Why did you choose family medicine and more specifically sport medicine?
“Throughout my life, I have always been involved in sports. I have been playing soccer since 1987 and I still play, but I also played on a lot of intramural sport teams in CEGEP and University.” During the basis of medicine course at McGill, she loved Unit 5 (the musculoskeletal system). However, she always knew that she wanted a practice where she could integrate her two passions, sports and medicine. That is exactly what sport medicine allows her to do! She loves the population that she sees in this branch, sport-oriented and athletic like her so she relates well to them. “I chose family medicine in particular because of the long term relationship that I create with my patients. I love the variety of cases that I see in my practice. There is no other specialty that gives you the flexibility to do several different things in your practice!”
What is your practice like today and what do you like about it?

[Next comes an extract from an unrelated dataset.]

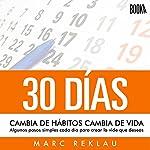30 Días [30 Days]: Cambia De Hábitos, Cambia De Vida [Changing Habits, Lifestyle Changes] | Marc Reklau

Dr. Sun has quite a varied practice. She has a family medicine clinic in the West Island. As part of her Specific Medical Activities (AMPs), she works at the Short Stay Unit at the Montreal General Hospital. She is also a physician in the Non-Operative Orthopaedic clinic at the same hospital where she triages the referrals to orthopaedics, orders the appropriate work-up and takes care of the conservative management of patients. Dr. Sun practices at the Sport Medicine clinic at McGill and is the team physician for the McGill Redmen Men’s Hockey Team as well. She says that her practice allows her to see a great variety of cases from elderly people with chronic pain to high level athletes with different injuries. She likes the challenges because she always needs to adapt her decision depending on the context (e.g.: clinic versus live game).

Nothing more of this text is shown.